L'association des outils informatiques à la chimie est un domaine en plein essor. Une étude menée par Younes Smani, chercheur au Centre andalou de biologie du développement et professeur au département de microbiologie de l'Université Pablo de Olavide, a permis de développer une nouvelle série d'antibiotiques potentiels : le tamoxifène (un traitement anticancéreux courant) et le raloxifène, un composé apparenté.
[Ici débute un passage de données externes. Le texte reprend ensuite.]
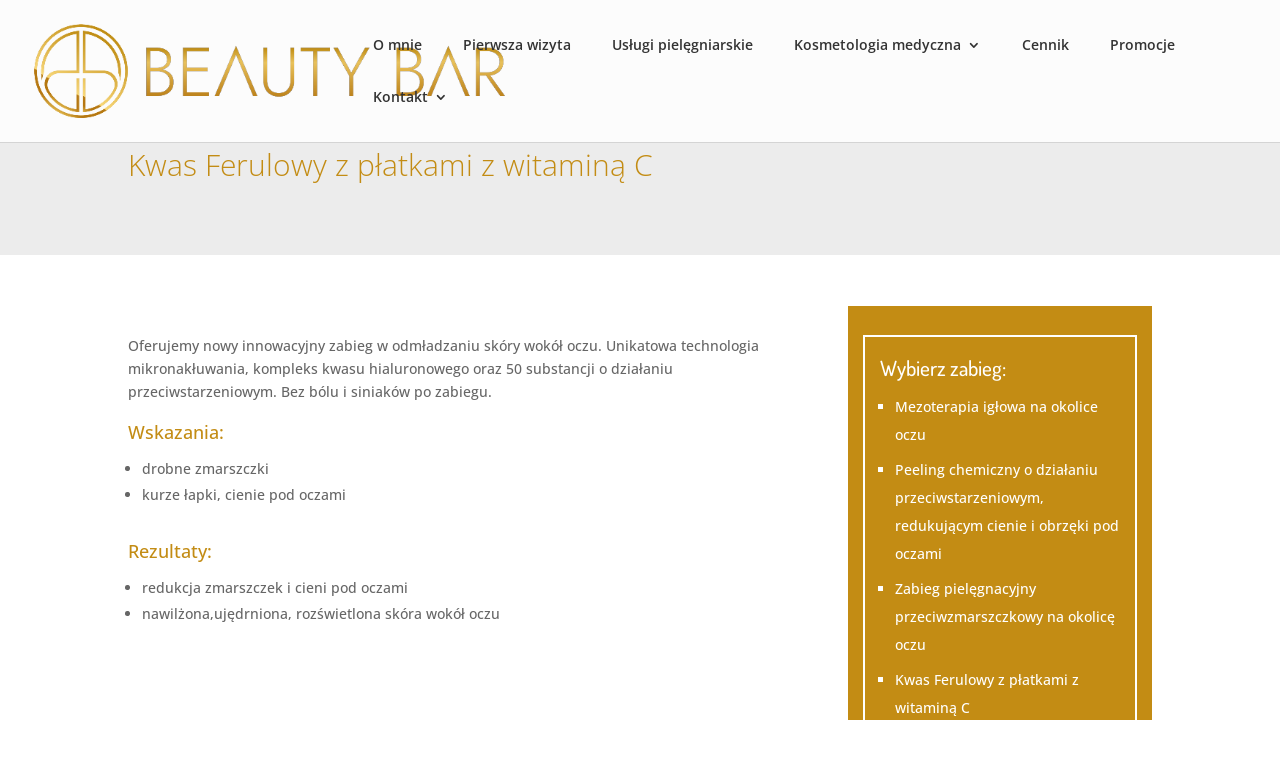

--- FILE ---
content_type: text/javascript
request_url: https://www.beautybar.net.pl/wp-content/plugins/gdpr-cookies-pro/resources/js/gdpr-cookies-pro.js?ver=1.3.96
body_size: 1627
content:
(function( $ ) {
	'use strict';


	 $(function() {
	 	
	 	var GDPRCP_COOKIE_NAME = 'gdprcp-accept';
        var GDPRCP_COOKIE_COUNTRY = 'gdprcp-country';
	 	var UE_COUNTRIES = ["AT", "BE", "BG", "CY", "CZ", "DE", "DK", "EE", "ES", "FI", "FR", "GB", "GR", "HR", "HU", "IE", "IT", "LT", "LU", "LV", "MT", "NL", "PL", "PT", "RO", "SE", "SI", "SK", "ER"];

		 function getQueryVariable(variable) {
		     var query = window.location.search.substring(1);
		     var vars = query.split("&");
		     for (var i=0; i < vars.length; i++) {
		         var pair = vars[i].split("=");
		         if(pair[0] == variable) {
		             return pair[1];
		         }
		     }
		     return null;
		  }

	 	 function isUE(country) {
	        var ue = false;
	        for(var i = 0; i < UE_COUNTRIES.length; i ++) {
	          if(country == UE_COUNTRIES[i]) {
	           ue = true;
	           break;
	          }
	        }
	        return ue;
	      }

		 function getCookie(cname) {
	      var name = cname + "=";
	      var decodedCookie = decodeURIComponent(document.cookie);
	      var ca = decodedCookie.split(';');
	      for(var i = 0; i <ca.length; i++) {
	        var c = ca[i];
	        while (c.charAt(0) == ' ') {
	          c = c.substring(1);
	        }
	        if (c.indexOf(name) == 0) {
	          return c.substring(name.length, c.length);
	        }
	      }
	      return null;
	    }

	    function setCookie(cname, cvalue, exdays) {
	      var d = new Date();
	      d.setTime(d.getTime() + (exdays*24*60*60*1000));
	      var expires = "expires="+ d.toUTCString();
	      document.cookie = cname + "=" + cvalue + ";" + expires + ";path=/";
	    }



      if(getCookie(GDPRCP_COOKIE_NAME) == null && getQueryVariable('gdpr_active') === null) {

      		if(gdprcp_js.settings['gdprcp-show-ue'] == 'yes') {

      			 var country = getCookie(GDPRCP_COOKIE_COUNTRY);

      			  if(country == null) {
		  				var data = {
		  					nonce: gdprcp_js.nonce,
		  					action: gdprcp_js.action
		  				}


		  				 $.ajax(
		  				    {
		  				       type: "POST",
		  				       dataType: "json",
		  				       url: gdprcp_js.ajaxurl,
		  				       data: data,
		  				       success: function( data ) 
		  				       { 

          	  			 		try {
           							if(data.error == true) {
           								setCookie(GDPRCP_COOKIE_COUNTRY, "ER", 365);
           								showGDPRnotice();
           							}else {
           								country = data.country;
           			            		setCookie(GDPRCP_COOKIE_COUNTRY, country, 365);

           			            		if(isUE(country)) {
           			            			showGDPRnotice()
           			            		}
           							}
          	  			 		}
          	  			 		catch(error) {
          	  			 			setCookie(GDPRCP_COOKIE_COUNTRY, "ER", 365);
          		                 	showGDPRnotice();
          		                }

		  				       },
		  				       error: function()
		  				       {
		  				       	  setCookie(GDPRCP_COOKIE_COUNTRY, "ER", 365);
		  				          showGDPRnotice()
		  				       }
		  				    });

      			  } else {
      			  	if(isUE(country)) {
            			showGDPRnotice()
            		}
      			  }

      		} else {
      			showGDPRnotice()
      		}

		}

		function showGDPRnotice() {
			
			animateIn();
			
			if(gdprcp_js.settings['gdprcp-hide-delay'] == 'yes') {
				setTimeout(function() {
					animateOut();
				}, gdprcp_js.settings['gdprcp-seconds-hide'] * 1000)
			}

			if(gdprcp_js.settings['gdprcp-hide-scroll'] == 'yes') {
				scrollWhatcher();
			}


		}

		function animateIn() {
			
			if(gdprcp_js.settings['gdprcp-notification-style'] == 'bar') {
				if(gdprcp_js.settings['gdprcp-bar-animation'] == 'none') {
					$(".gdprcp-cookies-bar").show();
				} else if(gdprcp_js.settings['gdprcp-bar-animation'] == 'fade') {
					$(".gdprcp-cookies-bar").fadeIn();
				} else if(gdprcp_js.settings['gdprcp-bar-animation'] == 'slide') {
					var barHeight = $(".gdprcp-cookies-bar").height() + 60;
					if(gdprcp_js.settings['gdprcp-bar-position'] == 'bottom') {
						$(".gdprcp-cookies-bar").css({bottom: -barHeight})
						.show()
						.animate({bottom:0}, 600);
					} else {
						$(".gdprcp-cookies-bar").css({top: -barHeight})
						.show()
						.animate({top:0}, 600);
					}
				} else {
					$(".gdprcp-cookies-bar").show();
				}

			}else {
				$(".gdprcp-overlay").fadeIn();
			}
		}
		var barHidden = false;
		function animateOut() {
			if(gdprcp_js.settings['gdprcp-notification-style'] == 'bar') {
				if(!barHidden) {
					barHidden = true;
					if(gdprcp_js.settings['gdprcp-bar-animation'] == 'none') {
						$(".gdprcp-cookies-bar").hide();
					} else if(gdprcp_js.settings['gdprcp-bar-animation'] == 'fade') {
						$(".gdprcp-cookies-bar").fadeOut();
					} else if(gdprcp_js.settings['gdprcp-bar-animation'] == 'slide') {
						var barHeight = $(".gdprcp-cookies-bar").height() + 60;
						if(gdprcp_js.settings['gdprcp-bar-position'] == 'bottom') {
							$(".gdprcp-cookies-bar").animate({bottom:-barHeight}, 500, function() {
								$(".gdprcp-cookies-bar").hide();
							});
						} else {
							$(".gdprcp-cookies-bar").animate({top:-barHeight}, 500, function() {
								$(".gdprcp-cookies-bar").hide();
							});
						}
					} else {
						$(".gdprcp-cookies-bar").hide();
					}
				}
			} else {
				$(".gdprcp-overlay").fadeOut();
			}
		}

		function scrollWhatcher() {
			var scrolled = false;
			var scrollInit = $(window).scrollTop();
			$(window).scroll(function(){
			    if(!scrolled && (Math.abs($(window).scrollTop() - scrollInit) > 150)) {
					scrolled = true;
					setTimeout(function() {
						animateOut();
					}, 500)
				}
			});
		}


		$(".gdprcp-accept-button").click(function(event){
			event.preventDefault();
			setCookie(GDPRCP_COOKIE_NAME, true, 365);
			animateOut();
		})
	})
})( jQuery );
Outre l'identification de nouvelles molécules antibactériennes, la recherche développe également de nouvelles formules d'administration de médicaments pour accroître leur efficacité. C'est la proposition d'une équipe de recherche de l' Université de Huelva , de l' Université de Séville et de l' Hôpital universitaire Virgen Macarena , qui a utilisé des nanotubes de carbone, un million de fois plus fins qu'un cheveu, pour permettre au médicament d'agir plus précisément sur le foyer de l'infection et d'augmenter sa durée d'efficacité. Cette administration plus efficace du principe actif constitue une autre stratégie pour lutter contre la résistance aux antibiotiques, rapporte la Fondation Descubre, d'après une étude publiée dans le Journal of Drug Delivery Science and Technology .
Selon un rapport de Médecins Sans Frontières , les taux de résistance aux antibiotiques (RAM) « sont alarmants dans les contextes de conflit, de déplacements de population, de catastrophes climatiques ou lorsque le système de santé est fragile ». L'ONG explique que « la disponibilité limitée des antibiotiques essentiels, leurs pénuries fréquentes et les infections récurrentes qui surviennent souvent dans ces contextes, entre autres facteurs, peuvent conduire à une utilisation inappropriée des antibiotiques par les patients, ce qui accroît la RAM ».